Keith - yep, bison, moose, grizzlies survived but the Americas lost over thirty genera of large mammals (elephants, rhinos, giant ground sloths, armadillos the size of a VW, bigger buffalo, a bunch of large predators, including sabertooths, a very large bear and lions) within a few thousand years after humans arrived. We had a large mammal diversity comparable to Africa until that time. Same thing happened in Australia and New Guinea, including huge lizards and snakes. We wiped a lot of very large birds (e.g. moas in New Zealand, dodos on Mauritius), and large tortoises on many islands, as soon as we arrived. The process was slower in Eurasia, presumably because it took a long time for the human population to increase and the animals had some time to evolve behavioral responses. The story has been the same all over the world - when humans arrived, first the big stuff went, then a lot of smaller stuff especially on islands, due to things liked deforestation. Haiti and other Caribbean islands are prime examples.
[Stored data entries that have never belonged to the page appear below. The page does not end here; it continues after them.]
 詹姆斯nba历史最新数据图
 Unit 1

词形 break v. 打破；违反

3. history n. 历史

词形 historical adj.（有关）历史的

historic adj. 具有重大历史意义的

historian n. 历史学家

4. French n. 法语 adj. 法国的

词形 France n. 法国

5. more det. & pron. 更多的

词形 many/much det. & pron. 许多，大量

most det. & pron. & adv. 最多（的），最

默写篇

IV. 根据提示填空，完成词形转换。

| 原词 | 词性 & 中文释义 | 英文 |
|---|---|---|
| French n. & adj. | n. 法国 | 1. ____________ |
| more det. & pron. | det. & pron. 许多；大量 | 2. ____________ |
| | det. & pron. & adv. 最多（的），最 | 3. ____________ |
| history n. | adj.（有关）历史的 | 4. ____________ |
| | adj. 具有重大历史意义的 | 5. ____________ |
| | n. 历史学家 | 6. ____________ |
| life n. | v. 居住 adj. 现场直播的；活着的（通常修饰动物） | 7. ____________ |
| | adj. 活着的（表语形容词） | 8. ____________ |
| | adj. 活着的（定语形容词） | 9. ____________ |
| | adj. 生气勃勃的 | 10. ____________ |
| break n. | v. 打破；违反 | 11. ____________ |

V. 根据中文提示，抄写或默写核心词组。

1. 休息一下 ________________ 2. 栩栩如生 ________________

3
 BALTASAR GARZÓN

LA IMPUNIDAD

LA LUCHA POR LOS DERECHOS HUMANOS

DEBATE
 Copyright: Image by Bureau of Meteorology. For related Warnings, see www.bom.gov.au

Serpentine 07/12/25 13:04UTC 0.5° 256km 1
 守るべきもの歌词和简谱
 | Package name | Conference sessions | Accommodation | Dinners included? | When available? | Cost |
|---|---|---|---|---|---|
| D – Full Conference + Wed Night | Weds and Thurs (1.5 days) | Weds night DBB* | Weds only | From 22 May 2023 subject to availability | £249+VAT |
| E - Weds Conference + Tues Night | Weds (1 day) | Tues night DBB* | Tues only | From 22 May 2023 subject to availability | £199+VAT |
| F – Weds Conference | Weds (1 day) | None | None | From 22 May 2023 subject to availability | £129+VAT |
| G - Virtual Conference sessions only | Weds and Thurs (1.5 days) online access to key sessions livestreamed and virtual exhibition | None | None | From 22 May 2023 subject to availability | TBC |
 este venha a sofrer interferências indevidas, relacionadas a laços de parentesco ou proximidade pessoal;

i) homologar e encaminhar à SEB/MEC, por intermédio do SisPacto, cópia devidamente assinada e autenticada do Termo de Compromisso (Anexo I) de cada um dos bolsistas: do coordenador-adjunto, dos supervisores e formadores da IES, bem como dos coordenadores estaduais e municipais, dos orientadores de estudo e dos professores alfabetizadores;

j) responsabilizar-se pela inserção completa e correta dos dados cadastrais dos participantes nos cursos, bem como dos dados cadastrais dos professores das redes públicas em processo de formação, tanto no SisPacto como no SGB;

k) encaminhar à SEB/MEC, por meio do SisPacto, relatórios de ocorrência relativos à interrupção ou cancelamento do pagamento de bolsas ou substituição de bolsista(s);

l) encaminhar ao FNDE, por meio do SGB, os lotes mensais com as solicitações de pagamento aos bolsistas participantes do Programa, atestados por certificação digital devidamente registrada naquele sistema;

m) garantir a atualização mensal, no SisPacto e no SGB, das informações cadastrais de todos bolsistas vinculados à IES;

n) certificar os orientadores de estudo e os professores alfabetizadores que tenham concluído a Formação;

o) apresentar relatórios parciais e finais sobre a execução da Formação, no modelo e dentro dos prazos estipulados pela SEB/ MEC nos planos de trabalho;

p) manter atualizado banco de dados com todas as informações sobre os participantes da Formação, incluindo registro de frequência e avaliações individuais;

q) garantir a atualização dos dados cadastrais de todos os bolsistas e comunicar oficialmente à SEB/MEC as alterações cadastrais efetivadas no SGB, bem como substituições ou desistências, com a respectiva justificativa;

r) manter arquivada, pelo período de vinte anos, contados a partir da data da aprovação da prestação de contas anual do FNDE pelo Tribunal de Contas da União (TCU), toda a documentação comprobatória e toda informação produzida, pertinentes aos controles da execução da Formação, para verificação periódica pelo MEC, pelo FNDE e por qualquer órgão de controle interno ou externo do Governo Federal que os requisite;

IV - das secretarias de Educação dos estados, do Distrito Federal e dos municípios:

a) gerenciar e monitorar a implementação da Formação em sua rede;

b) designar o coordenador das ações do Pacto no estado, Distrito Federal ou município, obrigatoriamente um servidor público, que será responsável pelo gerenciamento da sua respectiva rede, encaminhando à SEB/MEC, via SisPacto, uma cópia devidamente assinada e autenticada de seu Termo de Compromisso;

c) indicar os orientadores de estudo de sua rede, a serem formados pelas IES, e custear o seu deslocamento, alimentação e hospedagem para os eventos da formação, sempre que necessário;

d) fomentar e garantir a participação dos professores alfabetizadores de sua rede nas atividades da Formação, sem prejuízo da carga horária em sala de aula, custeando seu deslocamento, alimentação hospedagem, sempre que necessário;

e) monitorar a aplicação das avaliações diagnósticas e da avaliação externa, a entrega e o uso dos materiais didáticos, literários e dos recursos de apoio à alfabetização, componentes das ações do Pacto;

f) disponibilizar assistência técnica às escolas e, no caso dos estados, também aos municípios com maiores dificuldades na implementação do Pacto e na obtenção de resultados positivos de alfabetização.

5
It's all very interesting, and very open to debate and speculation. The arrival of humans in North America was very thin and spotty for many thousands of years before their population density, and the efficiency of their weapons, could conceivably account for many of these extinctions during the late Pleistocene and Holocene. Humans are indeed very efficient and relentless predators, but there was also advances and retreats of glaciation, the Quaternary extinction event, massive wildfires due to rapid climate change (which had nothing to do with scant human activity), worldwide volcanic activity, and even possible cosmic events like meteor impacts. The mere presence of charred bones in ancient fire pits could indicate hunting, or scavenging of animals that died from other causes, or more likely, both.
But having seen how quickly hunters legally made a healthy population of wild ringneck pheasants nearly extinct in my state after the killing of hens was permitted, I would never argue that man couldn't wipe out a species. Sad that our game commission could never acknowledge and rectify that error.